Your instructions: Your reply should be the following data, copied exactly.

+ + + + + + +

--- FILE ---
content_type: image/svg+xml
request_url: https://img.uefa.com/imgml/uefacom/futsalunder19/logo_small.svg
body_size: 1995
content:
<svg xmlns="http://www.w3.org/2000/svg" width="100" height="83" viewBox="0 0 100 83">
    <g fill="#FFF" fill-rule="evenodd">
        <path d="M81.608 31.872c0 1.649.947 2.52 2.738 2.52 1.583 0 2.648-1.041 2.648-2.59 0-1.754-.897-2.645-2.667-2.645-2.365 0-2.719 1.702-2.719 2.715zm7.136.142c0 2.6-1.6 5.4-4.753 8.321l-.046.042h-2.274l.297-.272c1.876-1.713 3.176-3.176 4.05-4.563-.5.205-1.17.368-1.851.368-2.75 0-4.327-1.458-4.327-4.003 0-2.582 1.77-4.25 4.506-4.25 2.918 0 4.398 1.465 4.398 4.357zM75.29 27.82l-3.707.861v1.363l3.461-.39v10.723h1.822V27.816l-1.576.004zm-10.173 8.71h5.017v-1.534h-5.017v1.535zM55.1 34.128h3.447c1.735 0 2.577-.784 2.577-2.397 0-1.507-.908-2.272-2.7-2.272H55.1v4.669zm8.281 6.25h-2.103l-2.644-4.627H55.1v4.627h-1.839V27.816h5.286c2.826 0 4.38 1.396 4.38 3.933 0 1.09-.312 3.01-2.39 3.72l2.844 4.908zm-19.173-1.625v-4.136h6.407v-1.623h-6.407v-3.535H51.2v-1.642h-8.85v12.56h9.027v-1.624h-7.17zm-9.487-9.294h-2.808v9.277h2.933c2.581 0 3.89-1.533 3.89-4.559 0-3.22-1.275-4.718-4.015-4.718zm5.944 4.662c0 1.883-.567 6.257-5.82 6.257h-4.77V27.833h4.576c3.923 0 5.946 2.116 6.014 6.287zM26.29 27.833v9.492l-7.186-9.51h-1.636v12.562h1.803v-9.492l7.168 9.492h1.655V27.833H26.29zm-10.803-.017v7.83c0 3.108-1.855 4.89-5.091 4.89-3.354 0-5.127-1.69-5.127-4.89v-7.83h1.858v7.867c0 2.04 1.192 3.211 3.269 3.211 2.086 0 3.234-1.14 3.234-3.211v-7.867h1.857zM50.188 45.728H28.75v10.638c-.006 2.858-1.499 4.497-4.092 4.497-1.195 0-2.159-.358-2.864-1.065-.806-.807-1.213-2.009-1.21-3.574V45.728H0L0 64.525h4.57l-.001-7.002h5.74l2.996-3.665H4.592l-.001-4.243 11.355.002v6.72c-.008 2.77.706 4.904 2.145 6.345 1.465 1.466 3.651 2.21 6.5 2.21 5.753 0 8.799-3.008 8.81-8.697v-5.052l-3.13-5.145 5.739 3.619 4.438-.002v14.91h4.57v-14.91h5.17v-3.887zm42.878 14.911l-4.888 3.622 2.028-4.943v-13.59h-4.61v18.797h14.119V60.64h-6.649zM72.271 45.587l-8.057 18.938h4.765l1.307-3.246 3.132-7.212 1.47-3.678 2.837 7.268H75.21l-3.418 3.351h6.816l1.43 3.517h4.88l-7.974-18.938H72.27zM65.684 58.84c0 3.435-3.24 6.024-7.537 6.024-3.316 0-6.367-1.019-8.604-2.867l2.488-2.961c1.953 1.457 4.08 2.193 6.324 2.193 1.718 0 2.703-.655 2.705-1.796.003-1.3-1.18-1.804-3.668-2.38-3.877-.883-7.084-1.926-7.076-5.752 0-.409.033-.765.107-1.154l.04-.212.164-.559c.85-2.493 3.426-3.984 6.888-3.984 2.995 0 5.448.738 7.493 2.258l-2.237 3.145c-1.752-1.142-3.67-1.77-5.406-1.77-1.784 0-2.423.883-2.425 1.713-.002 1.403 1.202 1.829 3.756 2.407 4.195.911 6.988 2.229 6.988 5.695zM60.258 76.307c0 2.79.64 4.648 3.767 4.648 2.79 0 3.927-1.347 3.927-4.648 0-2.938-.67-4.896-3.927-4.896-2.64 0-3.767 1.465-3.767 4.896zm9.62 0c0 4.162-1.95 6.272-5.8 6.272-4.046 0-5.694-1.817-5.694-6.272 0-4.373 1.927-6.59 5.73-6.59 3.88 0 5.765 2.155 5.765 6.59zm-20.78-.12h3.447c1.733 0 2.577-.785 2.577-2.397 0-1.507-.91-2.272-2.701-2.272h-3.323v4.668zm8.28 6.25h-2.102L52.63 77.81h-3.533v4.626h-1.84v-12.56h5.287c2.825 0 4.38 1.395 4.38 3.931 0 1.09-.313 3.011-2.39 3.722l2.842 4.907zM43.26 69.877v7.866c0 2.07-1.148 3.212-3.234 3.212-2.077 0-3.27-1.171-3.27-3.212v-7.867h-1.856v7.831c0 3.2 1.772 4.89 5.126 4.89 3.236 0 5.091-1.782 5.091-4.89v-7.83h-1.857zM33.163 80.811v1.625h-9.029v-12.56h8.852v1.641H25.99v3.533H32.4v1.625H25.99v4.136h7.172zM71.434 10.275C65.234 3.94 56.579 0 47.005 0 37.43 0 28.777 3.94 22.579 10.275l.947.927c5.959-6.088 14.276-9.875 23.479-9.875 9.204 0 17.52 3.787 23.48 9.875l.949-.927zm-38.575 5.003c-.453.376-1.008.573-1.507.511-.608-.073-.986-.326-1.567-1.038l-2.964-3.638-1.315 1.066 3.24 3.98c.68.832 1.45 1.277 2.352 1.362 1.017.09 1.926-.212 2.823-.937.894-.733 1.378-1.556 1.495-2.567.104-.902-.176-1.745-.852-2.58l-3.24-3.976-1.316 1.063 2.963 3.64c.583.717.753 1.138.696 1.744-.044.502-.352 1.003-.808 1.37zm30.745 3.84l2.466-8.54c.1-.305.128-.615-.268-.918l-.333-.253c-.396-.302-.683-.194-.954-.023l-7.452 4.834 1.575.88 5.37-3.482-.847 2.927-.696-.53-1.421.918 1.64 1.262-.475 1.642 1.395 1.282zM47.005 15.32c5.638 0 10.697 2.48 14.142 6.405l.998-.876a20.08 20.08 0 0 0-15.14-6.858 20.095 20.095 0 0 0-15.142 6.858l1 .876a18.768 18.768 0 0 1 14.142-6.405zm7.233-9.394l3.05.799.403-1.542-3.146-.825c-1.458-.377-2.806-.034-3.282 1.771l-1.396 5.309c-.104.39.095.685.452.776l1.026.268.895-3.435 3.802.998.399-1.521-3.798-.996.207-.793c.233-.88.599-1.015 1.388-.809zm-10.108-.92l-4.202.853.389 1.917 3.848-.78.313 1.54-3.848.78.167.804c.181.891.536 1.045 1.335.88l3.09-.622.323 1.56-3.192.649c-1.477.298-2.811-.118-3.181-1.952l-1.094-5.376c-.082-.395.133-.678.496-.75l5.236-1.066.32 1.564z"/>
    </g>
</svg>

+ + + + + + +

Output of the exercise:
--- FILE ---
content_type: image/svg+xml
request_url: https://img.uefa.com/imgml/uefacom/futsalunder19/logo_small.svg
body_size: 1995
content:
<svg xmlns="http://www.w3.org/2000/svg" width="100" height="83" viewBox="0 0 100 83">
    <g fill="#FFF" fill-rule="evenodd">
        <path d="M81.608 31.872c0 1.649.947 2.52 2.738 2.52 1.583 0 2.648-1.041 2.648-2.59 0-1.754-.897-2.645-2.667-2.645-2.365 0-2.719 1.702-2.719 2.715zm7.136.142c0 2.6-1.6 5.4-4.753 8.321l-.046.042h-2.274l.297-.272c1.876-1.713 3.176-3.176 4.05-4.563-.5.205-1.17.368-1.851.368-2.75 0-4.327-1.458-4.327-4.003 0-2.582 1.77-4.25 4.506-4.25 2.918 0 4.398 1.465 4.398 4.357zM75.29 27.82l-3.707.861v1.363l3.461-.39v10.723h1.822V27.816l-1.576.004zm-10.173 8.71h5.017v-1.534h-5.017v1.535zM55.1 34.128h3.447c1.735 0 2.577-.784 2.577-2.397 0-1.507-.908-2.272-2.7-2.272H55.1v4.669zm8.281 6.25h-2.103l-2.644-4.627H55.1v4.627h-1.839V27.816h5.286c2.826 0 4.38 1.396 4.38 3.933 0 1.09-.312 3.01-2.39 3.72l2.844 4.908zm-19.173-1.625v-4.136h6.407v-1.623h-6.407v-3.535H51.2v-1.642h-8.85v12.56h9.027v-1.624h-7.17zm-9.487-9.294h-2.808v9.277h2.933c2.581 0 3.89-1.533 3.89-4.559 0-3.22-1.275-4.718-4.015-4.718zm5.944 4.662c0 1.883-.567 6.257-5.82 6.257h-4.77V27.833h4.576c3.923 0 5.946 2.116 6.014 6.287zM26.29 27.833v9.492l-7.186-9.51h-1.636v12.562h1.803v-9.492l7.168 9.492h1.655V27.833H26.29zm-10.803-.017v7.83c0 3.108-1.855 4.89-5.091 4.89-3.354 0-5.127-1.69-5.127-4.89v-7.83h1.858v7.867c0 2.04 1.192 3.211 3.269 3.211 2.086 0 3.234-1.14 3.234-3.211v-7.867h1.857zM50.188 45.728H28.75v10.638c-.006 2.858-1.499 4.497-4.092 4.497-1.195 0-2.159-.358-2.864-1.065-.806-.807-1.213-2.009-1.21-3.574V45.728H0L0 64.525h4.57l-.001-7.002h5.74l2.996-3.665H4.592l-.001-4.243 11.355.002v6.72c-.008 2.77.706 4.904 2.145 6.345 1.465 1.466 3.651 2.21 6.5 2.21 5.753 0 8.799-3.008 8.81-8.697v-5.052l-3.13-5.145 5.739 3.619 4.438-.002v14.91h4.57v-14.91h5.17v-3.887zm42.878 14.911l-4.888 3.622 2.028-4.943v-13.59h-4.61v18.797h14.119V60.64h-6.649zM72.271 45.587l-8.057 18.938h4.765l1.307-3.246 3.132-7.212 1.47-3.678 2.837 7.268H75.21l-3.418 3.351h6.816l1.43 3.517h4.88l-7.974-18.938H72.27zM65.684 58.84c0 3.435-3.24 6.024-7.537 6.024-3.316 0-6.367-1.019-8.604-2.867l2.488-2.961c1.953 1.457 4.08 2.193 6.324 2.193 1.718 0 2.703-.655 2.705-1.796.003-1.3-1.18-1.804-3.668-2.38-3.877-.883-7.084-1.926-7.076-5.752 0-.409.033-.765.107-1.154l.04-.212.164-.559c.85-2.493 3.426-3.984 6.888-3.984 2.995 0 5.448.738 7.493 2.258l-2.237 3.145c-1.752-1.142-3.67-1.77-5.406-1.77-1.784 0-2.423.883-2.425 1.713-.002 1.403 1.202 1.829 3.756 2.407 4.195.911 6.988 2.229 6.988 5.695zM60.258 76.307c0 2.79.64 4.648 3.767 4.648 2.79 0 3.927-1.347 3.927-4.648 0-2.938-.67-4.896-3.927-4.896-2.64 0-3.767 1.465-3.767 4.896zm9.62 0c0 4.162-1.95 6.272-5.8 6.272-4.046 0-5.694-1.817-5.694-6.272 0-4.373 1.927-6.59 5.73-6.59 3.88 0 5.765 2.155 5.765 6.59zm-20.78-.12h3.447c1.733 0 2.577-.785 2.577-2.397 0-1.507-.91-2.272-2.701-2.272h-3.323v4.668zm8.28 6.25h-2.102L52.63 77.81h-3.533v4.626h-1.84v-12.56h5.287c2.825 0 4.38 1.395 4.38 3.931 0 1.09-.313 3.011-2.39 3.722l2.842 4.907zM43.26 69.877v7.866c0 2.07-1.148 3.212-3.234 3.212-2.077 0-3.27-1.171-3.27-3.212v-7.867h-1.856v7.831c0 3.2 1.772 4.89 5.126 4.89 3.236 0 5.091-1.782 5.091-4.89v-7.83h-1.857zM33.163 80.811v1.625h-9.029v-12.56h8.852v1.641H25.99v3.533H32.4v1.625H25.99v4.136h7.172zM71.434 10.275C65.234 3.94 56.579 0 47.005 0 37.43 0 28.777 3.94 22.579 10.275l.947.927c5.959-6.088 14.276-9.875 23.479-9.875 9.204 0 17.52 3.787 23.48 9.875l.949-.927zm-38.575 5.003c-.453.376-1.008.573-1.507.511-.608-.073-.986-.326-1.567-1.038l-2.964-3.638-1.315 1.066 3.24 3.98c.68.832 1.45 1.277 2.352 1.362 1.017.09 1.926-.212 2.823-.937.894-.733 1.378-1.556 1.495-2.567.104-.902-.176-1.745-.852-2.58l-3.24-3.976-1.316 1.063 2.963 3.64c.583.717.753 1.138.696 1.744-.044.502-.352 1.003-.808 1.37zm30.745 3.84l2.466-8.54c.1-.305.128-.615-.268-.918l-.333-.253c-.396-.302-.683-.194-.954-.023l-7.452 4.834 1.575.88 5.37-3.482-.847 2.927-.696-.53-1.421.918 1.64 1.262-.475 1.642 1.395 1.282zM47.005 15.32c5.638 0 10.697 2.48 14.142 6.405l.998-.876a20.08 20.08 0 0 0-15.14-6.858 20.095 20.095 0 0 0-15.142 6.858l1 .876a18.768 18.768 0 0 1 14.142-6.405zm7.233-9.394l3.05.799.403-1.542-3.146-.825c-1.458-.377-2.806-.034-3.282 1.771l-1.396 5.309c-.104.39.095.685.452.776l1.026.268.895-3.435 3.802.998.399-1.521-3.798-.996.207-.793c.233-.88.599-1.015 1.388-.809zm-10.108-.92l-4.202.853.389 1.917 3.848-.78.313 1.54-3.848.78.167.804c.181.891.536 1.045 1.335.88l3.09-.622.323 1.56-3.192.649c-1.477.298-2.811-.118-3.181-1.952l-1.094-5.376c-.082-.395.133-.678.496-.75l5.236-1.066.32 1.564z"/>
    </g>
</svg>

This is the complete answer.